Exercise instructions
Rewrite the part of the Disability Support Pension article that begins at the words "In light of" and ends after "and Derryn Hinch.", replacing "margins" with "fringes".

*** Text passage ***

Senate Rejects Changes to Disability Support Pension
27 June 2017 at 8:39 am
Australia’s peak body for social services has welcomed the senate’s rejection of a proposal to deny people with a serious substance addiction access to the Disability Support Pension.
The federal government proposal, outlined in the 2017 budget, would have stripped the disability support payment for recipients who had a disability as a result of substance abuse.
In light of the proposals the medical community and some of the nation’s biggest charities implored the senate to reject the “mean” and “punitive measure”.
St Vincent de Paul Society National Council CEO Dr John Falzon said the reforms were a “cruel and vindictive attack on a small but extremely disadvantaged group of people who struggle with chronic substance abuse”.
“Targeting people in this way will simply push those who are battling addictions further to the margins of society,” Falzon said.
The Royal Australian College of Physicians said the proposal was “flawed” and could have caused more harm than good.
“It wouldn’t encourage people with drug and alcohol problems to seek the support or treatment they need from drug and alcohol treatment services,” they said.
The Labor backed motion to reject the reforms was supported by the Greens, Nick Xenophon Team, Jacqui Lambie and Derryn Hinch.
ACOSS CEO Dr Cassandra Goldie said the senate’s block was a “win”.
“If someone has an ongoing limited capacity to work, regardless of whether they have an addiction or not, they should have access to the pension,” Goldie said.
In a statement Labor shadow minister for families and social services Jenny Macklin said people with a serious and permanent disability as a consequence of substance addiction should not be stripped of their pensions.
“People with disability who are eligible for DSP under Impairment Table 6 have been determined by a specialist doctor that they are unable to work again because of the effects of their substance addiction,” Macklin said.
“In order to be assessed against the impairment tables, a doctor needs to have confirmed that a person’s condition is fully diagnosed, treated and stabilised – this means that an individual’s impairment is permanent.
“If the government’s changes had proceeded, vulnerable people who are already in a desperate situation would have been pushed into poverty, homelessness and potentially crime.”

*** Given records ***

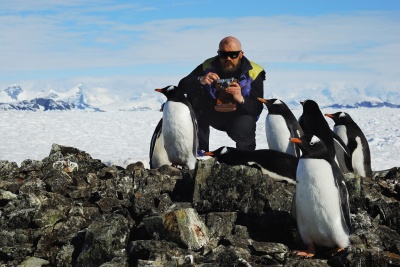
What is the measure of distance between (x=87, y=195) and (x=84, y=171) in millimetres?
996

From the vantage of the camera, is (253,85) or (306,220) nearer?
(306,220)

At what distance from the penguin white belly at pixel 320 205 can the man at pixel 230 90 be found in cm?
289

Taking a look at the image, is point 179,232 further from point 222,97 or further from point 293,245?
point 222,97

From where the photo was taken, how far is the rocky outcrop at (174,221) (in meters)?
4.15

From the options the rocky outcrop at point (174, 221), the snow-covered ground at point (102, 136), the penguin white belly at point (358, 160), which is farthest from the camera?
the snow-covered ground at point (102, 136)

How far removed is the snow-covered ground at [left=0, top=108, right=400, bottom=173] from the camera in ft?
39.8

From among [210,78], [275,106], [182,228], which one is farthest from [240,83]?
[182,228]

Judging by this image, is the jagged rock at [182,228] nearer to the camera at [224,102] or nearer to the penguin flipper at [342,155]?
the camera at [224,102]

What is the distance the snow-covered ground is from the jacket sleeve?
3197mm

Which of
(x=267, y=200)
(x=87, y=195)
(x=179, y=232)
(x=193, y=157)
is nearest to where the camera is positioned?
(x=179, y=232)

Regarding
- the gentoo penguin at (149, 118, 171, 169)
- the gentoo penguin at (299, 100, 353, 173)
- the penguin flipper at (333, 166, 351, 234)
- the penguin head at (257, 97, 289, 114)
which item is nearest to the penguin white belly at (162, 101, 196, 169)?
the gentoo penguin at (149, 118, 171, 169)

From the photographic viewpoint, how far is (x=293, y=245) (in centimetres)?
455

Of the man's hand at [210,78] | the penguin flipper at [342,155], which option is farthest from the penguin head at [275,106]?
the man's hand at [210,78]

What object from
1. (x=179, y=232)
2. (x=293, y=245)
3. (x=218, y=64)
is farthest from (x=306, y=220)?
(x=218, y=64)
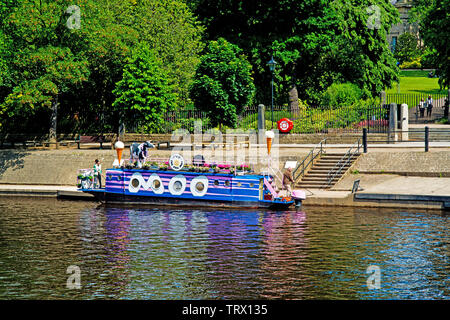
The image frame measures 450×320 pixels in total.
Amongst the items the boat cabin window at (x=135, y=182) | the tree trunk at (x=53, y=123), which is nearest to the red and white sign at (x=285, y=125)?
the boat cabin window at (x=135, y=182)

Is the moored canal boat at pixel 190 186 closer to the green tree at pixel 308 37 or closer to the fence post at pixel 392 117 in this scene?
the fence post at pixel 392 117

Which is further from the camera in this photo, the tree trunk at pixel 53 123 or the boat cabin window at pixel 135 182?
the tree trunk at pixel 53 123

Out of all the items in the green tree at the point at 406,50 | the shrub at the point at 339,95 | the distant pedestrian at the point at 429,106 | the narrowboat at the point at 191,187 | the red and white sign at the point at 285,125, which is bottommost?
the narrowboat at the point at 191,187

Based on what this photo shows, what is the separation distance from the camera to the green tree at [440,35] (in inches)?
2459

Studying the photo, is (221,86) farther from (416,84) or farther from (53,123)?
(416,84)

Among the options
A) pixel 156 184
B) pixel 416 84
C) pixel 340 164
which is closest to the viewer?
pixel 156 184

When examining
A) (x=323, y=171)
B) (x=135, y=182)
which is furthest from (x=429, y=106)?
(x=135, y=182)

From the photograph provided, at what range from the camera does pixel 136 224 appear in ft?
112

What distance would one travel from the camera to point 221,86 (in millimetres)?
48625

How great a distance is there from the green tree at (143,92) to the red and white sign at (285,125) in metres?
8.22

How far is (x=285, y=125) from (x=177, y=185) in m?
12.2

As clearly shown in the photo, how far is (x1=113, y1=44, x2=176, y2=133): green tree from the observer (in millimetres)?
48156

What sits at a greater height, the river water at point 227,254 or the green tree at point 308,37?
the green tree at point 308,37

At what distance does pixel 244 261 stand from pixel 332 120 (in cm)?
2515
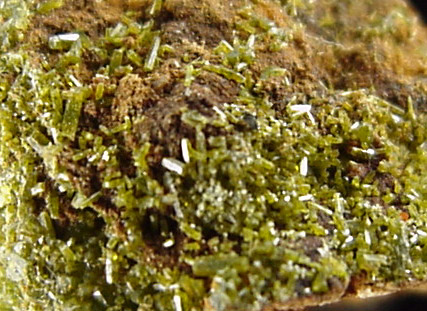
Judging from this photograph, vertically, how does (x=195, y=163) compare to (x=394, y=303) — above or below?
above

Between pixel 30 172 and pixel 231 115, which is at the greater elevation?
pixel 231 115

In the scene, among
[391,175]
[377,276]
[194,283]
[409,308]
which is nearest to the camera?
[194,283]

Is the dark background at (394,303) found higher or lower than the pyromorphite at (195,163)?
lower

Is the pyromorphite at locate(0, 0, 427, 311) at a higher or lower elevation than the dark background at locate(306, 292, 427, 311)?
higher

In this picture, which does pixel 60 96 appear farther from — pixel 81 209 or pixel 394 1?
pixel 394 1

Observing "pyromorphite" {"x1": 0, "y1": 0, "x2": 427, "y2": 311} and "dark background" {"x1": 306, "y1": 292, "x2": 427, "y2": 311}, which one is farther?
"dark background" {"x1": 306, "y1": 292, "x2": 427, "y2": 311}

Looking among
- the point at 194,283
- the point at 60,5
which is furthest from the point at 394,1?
→ the point at 194,283

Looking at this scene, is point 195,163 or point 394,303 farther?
point 394,303

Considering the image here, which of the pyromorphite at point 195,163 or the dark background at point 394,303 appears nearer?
the pyromorphite at point 195,163
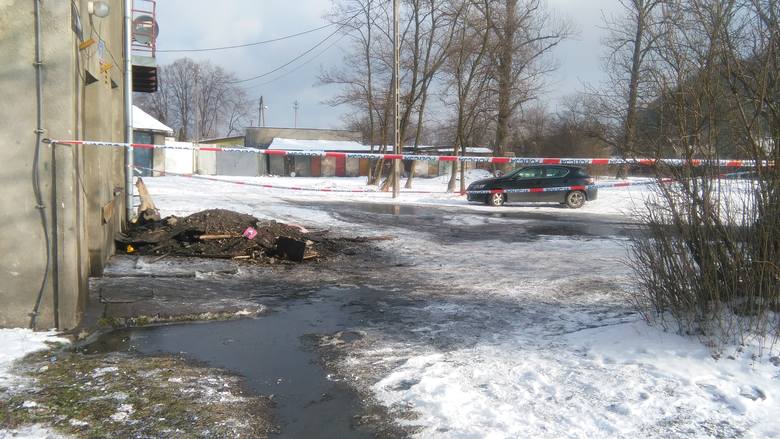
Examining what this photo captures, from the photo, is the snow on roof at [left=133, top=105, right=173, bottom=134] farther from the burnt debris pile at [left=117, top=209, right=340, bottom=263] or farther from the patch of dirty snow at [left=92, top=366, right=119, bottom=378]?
the patch of dirty snow at [left=92, top=366, right=119, bottom=378]

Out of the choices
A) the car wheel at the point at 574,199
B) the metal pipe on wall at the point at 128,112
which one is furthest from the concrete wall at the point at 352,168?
the metal pipe on wall at the point at 128,112

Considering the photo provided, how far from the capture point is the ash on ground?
991cm

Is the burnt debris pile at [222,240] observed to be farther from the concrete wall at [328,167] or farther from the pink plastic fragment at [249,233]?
the concrete wall at [328,167]

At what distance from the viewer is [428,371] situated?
184 inches

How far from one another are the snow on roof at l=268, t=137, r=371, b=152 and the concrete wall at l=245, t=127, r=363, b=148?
104 centimetres

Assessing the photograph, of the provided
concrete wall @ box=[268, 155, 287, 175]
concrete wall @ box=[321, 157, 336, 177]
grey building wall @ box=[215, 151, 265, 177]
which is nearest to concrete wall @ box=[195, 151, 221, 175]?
grey building wall @ box=[215, 151, 265, 177]

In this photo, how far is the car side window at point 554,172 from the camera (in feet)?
73.6

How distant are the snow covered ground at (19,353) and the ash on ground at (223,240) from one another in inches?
177

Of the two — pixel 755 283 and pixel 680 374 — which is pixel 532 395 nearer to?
pixel 680 374

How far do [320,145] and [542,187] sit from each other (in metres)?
41.1

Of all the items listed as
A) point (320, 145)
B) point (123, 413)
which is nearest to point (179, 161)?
point (320, 145)

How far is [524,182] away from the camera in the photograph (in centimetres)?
2253

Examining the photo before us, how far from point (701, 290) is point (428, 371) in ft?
7.04

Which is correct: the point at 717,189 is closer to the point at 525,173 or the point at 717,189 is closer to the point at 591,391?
the point at 591,391
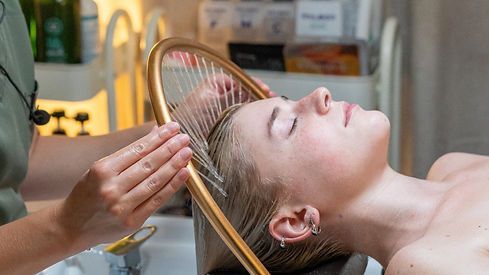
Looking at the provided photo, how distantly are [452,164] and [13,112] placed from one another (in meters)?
0.84

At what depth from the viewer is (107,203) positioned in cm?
Result: 102

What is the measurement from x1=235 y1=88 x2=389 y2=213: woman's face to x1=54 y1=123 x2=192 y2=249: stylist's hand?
264mm

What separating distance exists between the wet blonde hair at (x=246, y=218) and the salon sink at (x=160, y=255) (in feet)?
0.74

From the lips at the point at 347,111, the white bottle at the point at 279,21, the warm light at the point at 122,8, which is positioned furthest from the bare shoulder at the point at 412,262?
the warm light at the point at 122,8

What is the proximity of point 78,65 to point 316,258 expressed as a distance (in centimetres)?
84

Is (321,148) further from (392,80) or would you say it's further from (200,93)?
(392,80)

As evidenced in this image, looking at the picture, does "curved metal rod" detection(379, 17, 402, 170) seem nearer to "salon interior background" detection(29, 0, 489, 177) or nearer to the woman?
"salon interior background" detection(29, 0, 489, 177)

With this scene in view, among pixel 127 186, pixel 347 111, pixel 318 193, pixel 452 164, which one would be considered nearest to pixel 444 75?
pixel 452 164

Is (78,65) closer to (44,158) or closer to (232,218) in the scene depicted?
(44,158)

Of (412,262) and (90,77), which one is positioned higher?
(90,77)

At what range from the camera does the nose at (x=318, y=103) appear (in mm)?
1303

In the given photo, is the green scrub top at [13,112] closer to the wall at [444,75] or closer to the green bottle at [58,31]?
the green bottle at [58,31]

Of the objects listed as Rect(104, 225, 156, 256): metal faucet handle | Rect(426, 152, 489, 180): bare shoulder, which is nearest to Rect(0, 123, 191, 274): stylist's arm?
Rect(104, 225, 156, 256): metal faucet handle

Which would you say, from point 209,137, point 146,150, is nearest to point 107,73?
point 209,137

***

Final answer
In light of the proposals the medical community and some of the nation’s biggest charities implored the senate to reject the “mean” and “punitive measure”.
St Vincent de Paul Society National Council CEO Dr John Falzon said the reforms were a “cruel and vindictive attack on a small but extremely disadvantaged group of people who struggle with chronic substance abuse”.
“Targeting people in this way will simply push those who are battling addictions further to the fringes of society,” Falzon said.
The Royal Australian College of Physicians said the proposal was “flawed” and could have caused more harm than good.
“It wouldn’t encourage people with drug and alcohol problems to seek the support or treatment they need from drug and alcohol treatment services,” they said.
The Labor backed motion to reject the reforms was supported by the Greens, Nick Xenophon Team, Jacqui Lambie and Derryn Hinch.